22 June 2009
James Innes Williams travels to Norway’s Finnmark region.
Norway - Day 1
As I write this it’s 1.30 a.m. and the sun is still shining in the sky above me. I’m up in the Arctic Circle, in Norway’s Finnmark region, checking out the area so I can give our members a better insight into some of the trips we can arrange here - both in the winter and summer months.
Tomorrow I will be heading out on a three-hour boat trip to catch king crabs - which I’ve just eaten and taste great - so hope to have some pictures of me with a bountiful catch! In the evening you’ll find me in a hot tub, under the Midnight Sun.
This daylight - and that’s what it is - is one of the strangest things. Eating dinner at 11.30 p.m. but seeing teenagers messing around on bikes outside, I had to keep reminding myself it wasn’t three in the afternoon and all I had was jet lag. And more than that, it’s not that much cooler now, outside, than it must be in London.

Records

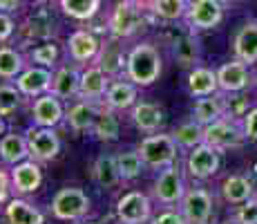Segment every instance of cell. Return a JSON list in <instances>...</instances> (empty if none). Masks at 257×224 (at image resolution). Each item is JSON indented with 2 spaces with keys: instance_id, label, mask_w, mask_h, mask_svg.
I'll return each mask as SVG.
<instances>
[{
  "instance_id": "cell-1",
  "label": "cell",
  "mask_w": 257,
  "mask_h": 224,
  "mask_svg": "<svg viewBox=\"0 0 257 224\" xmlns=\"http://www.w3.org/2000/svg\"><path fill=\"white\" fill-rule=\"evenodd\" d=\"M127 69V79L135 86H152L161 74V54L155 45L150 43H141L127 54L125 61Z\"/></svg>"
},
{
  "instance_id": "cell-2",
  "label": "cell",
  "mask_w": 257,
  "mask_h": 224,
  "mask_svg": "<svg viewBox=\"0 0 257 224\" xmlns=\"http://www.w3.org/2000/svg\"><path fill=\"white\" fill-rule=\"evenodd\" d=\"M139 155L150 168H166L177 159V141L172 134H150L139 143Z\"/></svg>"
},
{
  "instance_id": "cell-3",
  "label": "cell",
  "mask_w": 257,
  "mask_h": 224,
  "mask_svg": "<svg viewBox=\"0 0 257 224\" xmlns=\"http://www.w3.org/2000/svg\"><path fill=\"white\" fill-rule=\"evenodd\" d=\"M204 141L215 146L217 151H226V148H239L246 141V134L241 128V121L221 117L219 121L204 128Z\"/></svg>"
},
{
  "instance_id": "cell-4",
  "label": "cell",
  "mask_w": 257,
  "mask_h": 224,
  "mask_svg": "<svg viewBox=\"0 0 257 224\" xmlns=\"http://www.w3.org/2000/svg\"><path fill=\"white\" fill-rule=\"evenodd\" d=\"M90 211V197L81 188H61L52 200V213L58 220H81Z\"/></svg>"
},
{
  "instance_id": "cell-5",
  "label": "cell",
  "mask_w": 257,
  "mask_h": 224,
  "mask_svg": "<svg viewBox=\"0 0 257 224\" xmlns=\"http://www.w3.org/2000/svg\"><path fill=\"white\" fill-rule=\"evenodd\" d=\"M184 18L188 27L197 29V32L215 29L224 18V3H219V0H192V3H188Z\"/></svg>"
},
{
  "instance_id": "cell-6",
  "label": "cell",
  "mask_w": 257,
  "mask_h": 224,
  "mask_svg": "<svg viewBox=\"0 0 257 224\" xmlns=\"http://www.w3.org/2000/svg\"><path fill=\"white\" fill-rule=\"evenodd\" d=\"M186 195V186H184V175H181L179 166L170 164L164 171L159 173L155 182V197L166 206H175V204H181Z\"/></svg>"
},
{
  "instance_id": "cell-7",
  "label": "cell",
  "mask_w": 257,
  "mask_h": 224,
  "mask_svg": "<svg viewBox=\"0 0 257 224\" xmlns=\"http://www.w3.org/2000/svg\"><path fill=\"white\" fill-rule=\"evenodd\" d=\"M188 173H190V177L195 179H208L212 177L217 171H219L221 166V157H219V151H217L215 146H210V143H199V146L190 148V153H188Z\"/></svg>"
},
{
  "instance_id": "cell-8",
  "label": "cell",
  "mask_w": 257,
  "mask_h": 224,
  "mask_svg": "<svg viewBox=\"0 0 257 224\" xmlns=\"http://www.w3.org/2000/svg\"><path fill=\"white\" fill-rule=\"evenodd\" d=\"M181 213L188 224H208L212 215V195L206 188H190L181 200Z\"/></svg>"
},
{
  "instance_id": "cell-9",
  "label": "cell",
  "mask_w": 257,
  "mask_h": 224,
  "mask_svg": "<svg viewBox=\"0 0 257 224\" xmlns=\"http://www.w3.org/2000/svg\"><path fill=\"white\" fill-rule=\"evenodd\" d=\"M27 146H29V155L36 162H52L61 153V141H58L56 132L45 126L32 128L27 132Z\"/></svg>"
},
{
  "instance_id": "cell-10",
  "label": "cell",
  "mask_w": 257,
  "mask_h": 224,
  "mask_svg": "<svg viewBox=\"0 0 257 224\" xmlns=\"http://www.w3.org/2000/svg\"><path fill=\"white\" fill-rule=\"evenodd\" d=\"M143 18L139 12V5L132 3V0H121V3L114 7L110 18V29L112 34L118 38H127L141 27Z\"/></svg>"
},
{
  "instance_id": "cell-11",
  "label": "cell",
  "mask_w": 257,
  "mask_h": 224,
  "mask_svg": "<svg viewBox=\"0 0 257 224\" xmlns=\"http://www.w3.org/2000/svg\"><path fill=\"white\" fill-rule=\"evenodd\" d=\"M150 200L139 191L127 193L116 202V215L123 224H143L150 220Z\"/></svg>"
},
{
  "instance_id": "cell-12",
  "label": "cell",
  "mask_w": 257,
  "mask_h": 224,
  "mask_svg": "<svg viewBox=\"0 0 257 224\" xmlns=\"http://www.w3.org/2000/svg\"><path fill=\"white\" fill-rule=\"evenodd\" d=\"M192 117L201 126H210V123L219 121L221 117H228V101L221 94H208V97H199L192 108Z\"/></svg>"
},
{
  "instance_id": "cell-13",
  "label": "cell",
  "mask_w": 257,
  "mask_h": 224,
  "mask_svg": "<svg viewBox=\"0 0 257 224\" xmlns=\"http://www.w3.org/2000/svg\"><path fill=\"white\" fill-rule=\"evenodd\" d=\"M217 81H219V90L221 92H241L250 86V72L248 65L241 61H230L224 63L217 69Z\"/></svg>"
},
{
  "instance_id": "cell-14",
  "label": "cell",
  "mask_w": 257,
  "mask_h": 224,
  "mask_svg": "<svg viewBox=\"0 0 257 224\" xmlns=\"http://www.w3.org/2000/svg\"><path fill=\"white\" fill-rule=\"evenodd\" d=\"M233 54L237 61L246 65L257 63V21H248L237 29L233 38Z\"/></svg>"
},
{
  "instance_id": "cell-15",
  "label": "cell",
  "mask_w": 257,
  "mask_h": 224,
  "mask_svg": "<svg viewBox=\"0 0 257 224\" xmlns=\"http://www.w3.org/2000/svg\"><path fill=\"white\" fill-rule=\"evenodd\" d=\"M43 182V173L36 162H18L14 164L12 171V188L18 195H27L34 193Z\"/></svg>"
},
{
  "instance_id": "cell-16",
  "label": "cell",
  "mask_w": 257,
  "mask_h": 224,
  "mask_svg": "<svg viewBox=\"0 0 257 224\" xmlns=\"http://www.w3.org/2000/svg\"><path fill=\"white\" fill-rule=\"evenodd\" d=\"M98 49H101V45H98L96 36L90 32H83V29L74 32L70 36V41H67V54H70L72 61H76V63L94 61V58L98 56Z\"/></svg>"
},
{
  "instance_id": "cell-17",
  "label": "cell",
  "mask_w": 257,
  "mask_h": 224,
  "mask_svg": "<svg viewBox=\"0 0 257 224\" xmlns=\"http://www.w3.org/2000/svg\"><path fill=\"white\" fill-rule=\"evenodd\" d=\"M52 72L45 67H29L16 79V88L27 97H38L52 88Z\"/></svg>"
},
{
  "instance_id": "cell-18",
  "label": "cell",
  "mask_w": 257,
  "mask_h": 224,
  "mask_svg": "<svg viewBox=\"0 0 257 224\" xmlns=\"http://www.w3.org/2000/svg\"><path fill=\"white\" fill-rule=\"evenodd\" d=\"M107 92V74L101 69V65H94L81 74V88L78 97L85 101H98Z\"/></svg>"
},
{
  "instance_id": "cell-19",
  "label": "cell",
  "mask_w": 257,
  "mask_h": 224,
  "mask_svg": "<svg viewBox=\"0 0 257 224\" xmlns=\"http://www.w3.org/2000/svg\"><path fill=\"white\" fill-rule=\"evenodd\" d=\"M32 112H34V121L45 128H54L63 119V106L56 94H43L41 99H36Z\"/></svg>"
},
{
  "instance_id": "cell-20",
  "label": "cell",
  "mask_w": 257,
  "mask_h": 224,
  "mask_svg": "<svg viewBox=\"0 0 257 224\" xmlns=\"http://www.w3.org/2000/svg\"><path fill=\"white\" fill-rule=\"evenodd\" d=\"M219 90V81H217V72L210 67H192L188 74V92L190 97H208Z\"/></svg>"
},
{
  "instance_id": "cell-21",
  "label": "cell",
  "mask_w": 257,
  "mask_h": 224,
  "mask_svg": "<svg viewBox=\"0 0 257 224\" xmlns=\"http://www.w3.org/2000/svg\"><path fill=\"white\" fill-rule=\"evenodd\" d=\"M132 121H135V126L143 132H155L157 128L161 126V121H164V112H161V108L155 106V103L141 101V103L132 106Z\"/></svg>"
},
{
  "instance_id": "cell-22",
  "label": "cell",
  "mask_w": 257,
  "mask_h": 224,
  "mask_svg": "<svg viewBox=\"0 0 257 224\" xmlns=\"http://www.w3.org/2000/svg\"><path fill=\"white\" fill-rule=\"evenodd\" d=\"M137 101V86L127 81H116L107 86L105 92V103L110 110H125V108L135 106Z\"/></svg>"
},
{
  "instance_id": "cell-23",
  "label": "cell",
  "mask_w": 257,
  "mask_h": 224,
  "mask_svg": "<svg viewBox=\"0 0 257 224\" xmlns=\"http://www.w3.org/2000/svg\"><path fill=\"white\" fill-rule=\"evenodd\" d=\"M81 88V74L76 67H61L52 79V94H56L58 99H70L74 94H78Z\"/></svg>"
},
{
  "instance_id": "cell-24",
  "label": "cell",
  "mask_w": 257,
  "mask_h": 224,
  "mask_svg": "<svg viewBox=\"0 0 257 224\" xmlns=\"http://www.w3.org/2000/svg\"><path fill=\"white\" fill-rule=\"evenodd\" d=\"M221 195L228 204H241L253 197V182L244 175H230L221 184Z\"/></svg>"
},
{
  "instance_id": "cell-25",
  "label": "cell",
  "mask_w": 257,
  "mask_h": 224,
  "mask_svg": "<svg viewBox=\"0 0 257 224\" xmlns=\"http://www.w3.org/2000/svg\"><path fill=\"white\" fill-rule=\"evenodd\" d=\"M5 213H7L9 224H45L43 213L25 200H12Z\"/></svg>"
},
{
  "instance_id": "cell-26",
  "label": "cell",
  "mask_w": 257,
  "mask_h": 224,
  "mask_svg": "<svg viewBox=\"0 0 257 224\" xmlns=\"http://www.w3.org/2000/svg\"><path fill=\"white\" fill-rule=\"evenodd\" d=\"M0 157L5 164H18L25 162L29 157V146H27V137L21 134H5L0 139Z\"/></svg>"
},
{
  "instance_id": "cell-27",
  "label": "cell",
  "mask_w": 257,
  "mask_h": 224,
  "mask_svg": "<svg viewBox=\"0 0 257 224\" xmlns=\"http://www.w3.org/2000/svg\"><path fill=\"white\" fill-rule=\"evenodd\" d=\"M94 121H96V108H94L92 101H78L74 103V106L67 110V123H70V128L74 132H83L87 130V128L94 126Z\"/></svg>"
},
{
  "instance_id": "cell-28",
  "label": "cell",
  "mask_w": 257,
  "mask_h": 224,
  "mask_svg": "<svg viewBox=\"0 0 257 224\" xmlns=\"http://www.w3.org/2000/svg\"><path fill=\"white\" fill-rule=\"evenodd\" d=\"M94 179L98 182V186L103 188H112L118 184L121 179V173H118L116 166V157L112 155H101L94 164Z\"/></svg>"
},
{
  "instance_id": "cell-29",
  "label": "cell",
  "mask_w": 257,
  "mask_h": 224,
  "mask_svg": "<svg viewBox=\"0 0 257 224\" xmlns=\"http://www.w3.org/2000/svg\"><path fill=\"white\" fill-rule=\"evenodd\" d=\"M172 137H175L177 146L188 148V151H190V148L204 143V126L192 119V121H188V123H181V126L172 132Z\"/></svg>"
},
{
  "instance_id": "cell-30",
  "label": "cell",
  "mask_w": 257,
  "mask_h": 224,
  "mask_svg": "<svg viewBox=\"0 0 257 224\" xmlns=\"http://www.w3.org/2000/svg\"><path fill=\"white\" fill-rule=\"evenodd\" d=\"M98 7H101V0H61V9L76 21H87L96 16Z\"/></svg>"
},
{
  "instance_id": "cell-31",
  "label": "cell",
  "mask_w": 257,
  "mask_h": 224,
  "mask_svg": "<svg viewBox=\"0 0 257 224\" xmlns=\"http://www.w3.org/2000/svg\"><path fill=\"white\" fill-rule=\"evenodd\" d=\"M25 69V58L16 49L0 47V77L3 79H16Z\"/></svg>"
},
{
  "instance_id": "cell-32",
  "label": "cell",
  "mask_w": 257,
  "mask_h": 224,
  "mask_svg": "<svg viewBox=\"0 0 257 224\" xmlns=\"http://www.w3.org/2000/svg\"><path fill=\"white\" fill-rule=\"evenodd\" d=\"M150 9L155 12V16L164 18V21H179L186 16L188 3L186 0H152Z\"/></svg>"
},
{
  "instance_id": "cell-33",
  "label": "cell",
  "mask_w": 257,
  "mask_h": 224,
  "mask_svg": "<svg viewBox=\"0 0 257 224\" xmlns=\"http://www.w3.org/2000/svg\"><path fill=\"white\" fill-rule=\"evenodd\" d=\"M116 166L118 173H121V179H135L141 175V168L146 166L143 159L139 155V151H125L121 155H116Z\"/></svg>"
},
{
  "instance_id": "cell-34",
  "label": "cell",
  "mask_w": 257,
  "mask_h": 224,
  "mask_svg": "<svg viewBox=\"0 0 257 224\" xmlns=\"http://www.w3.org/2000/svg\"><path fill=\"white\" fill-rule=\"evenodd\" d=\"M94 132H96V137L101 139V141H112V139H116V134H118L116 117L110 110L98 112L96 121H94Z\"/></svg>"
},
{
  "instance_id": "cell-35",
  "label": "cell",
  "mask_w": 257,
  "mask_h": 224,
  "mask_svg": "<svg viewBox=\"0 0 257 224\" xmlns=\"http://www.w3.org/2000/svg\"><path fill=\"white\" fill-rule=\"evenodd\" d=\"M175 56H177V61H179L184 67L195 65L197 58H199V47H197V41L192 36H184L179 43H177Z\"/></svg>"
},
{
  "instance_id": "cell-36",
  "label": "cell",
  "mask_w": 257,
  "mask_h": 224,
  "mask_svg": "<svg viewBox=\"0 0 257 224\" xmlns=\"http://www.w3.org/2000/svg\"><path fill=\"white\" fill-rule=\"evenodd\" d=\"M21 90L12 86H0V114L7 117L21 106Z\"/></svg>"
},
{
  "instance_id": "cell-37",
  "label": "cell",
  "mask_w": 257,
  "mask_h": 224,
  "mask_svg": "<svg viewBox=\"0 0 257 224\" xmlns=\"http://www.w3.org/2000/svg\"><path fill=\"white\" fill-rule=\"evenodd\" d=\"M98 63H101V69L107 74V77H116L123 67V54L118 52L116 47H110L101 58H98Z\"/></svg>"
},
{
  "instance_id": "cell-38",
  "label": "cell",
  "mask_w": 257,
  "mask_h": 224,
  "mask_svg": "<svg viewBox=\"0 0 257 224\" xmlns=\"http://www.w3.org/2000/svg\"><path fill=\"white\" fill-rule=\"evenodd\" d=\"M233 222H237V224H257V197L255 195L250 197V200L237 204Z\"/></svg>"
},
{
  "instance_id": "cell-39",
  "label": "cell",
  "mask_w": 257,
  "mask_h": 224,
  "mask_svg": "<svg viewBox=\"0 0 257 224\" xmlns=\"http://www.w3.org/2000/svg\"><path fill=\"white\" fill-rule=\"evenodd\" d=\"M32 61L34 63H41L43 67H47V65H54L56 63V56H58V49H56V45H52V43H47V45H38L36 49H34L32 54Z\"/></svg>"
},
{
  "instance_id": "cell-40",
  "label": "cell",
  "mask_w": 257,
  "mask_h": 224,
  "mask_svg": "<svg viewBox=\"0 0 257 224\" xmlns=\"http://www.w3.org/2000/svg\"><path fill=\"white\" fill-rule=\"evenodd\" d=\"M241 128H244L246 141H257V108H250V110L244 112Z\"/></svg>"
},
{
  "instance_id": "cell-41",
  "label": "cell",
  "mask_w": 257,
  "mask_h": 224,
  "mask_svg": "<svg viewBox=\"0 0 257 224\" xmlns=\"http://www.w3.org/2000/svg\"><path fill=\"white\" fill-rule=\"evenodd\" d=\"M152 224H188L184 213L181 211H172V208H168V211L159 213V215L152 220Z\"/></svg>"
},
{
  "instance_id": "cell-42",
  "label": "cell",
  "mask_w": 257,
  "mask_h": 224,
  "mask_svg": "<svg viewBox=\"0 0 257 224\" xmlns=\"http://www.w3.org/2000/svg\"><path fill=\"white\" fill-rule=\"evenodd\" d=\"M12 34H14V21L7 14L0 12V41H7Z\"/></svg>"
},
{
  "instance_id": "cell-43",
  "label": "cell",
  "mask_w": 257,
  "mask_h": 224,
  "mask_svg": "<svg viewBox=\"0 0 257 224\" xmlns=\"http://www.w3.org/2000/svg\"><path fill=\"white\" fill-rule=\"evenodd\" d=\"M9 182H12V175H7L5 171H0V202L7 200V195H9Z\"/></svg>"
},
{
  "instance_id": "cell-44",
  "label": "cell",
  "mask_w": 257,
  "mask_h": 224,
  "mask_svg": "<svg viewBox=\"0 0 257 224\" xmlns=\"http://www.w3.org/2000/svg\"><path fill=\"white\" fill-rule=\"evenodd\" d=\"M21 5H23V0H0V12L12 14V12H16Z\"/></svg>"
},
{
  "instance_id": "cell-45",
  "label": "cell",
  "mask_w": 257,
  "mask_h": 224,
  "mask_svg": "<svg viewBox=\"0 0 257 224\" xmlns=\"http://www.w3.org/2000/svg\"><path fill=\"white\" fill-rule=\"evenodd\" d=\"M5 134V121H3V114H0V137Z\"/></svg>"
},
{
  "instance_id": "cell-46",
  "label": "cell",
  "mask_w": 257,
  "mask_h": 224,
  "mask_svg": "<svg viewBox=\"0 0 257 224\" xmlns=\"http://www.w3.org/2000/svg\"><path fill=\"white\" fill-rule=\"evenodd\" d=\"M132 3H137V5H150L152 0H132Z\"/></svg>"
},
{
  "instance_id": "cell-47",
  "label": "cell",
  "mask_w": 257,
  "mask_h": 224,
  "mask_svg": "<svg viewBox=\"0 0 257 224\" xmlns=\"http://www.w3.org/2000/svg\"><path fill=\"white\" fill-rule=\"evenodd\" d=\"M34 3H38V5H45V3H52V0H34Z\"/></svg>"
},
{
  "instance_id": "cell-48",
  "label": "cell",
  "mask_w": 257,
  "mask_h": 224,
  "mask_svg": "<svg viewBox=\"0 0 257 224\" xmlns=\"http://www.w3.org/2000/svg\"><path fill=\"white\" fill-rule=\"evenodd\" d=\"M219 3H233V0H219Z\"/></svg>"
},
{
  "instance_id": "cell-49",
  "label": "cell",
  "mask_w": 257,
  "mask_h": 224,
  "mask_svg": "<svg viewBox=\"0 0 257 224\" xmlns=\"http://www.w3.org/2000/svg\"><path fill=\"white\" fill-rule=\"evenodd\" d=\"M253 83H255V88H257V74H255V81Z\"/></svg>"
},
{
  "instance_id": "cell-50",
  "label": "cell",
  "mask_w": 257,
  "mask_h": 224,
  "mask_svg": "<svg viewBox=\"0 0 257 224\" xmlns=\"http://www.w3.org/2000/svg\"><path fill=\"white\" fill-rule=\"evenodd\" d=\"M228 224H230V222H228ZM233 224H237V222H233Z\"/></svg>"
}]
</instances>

PROBLEM TO SOLVE:
According to the Finnmark diary entry, how long will tomorrow's boat trip to catch king crabs last? Answer using only the Finnmark diary entry.

FINAL ANSWER:
Three hours.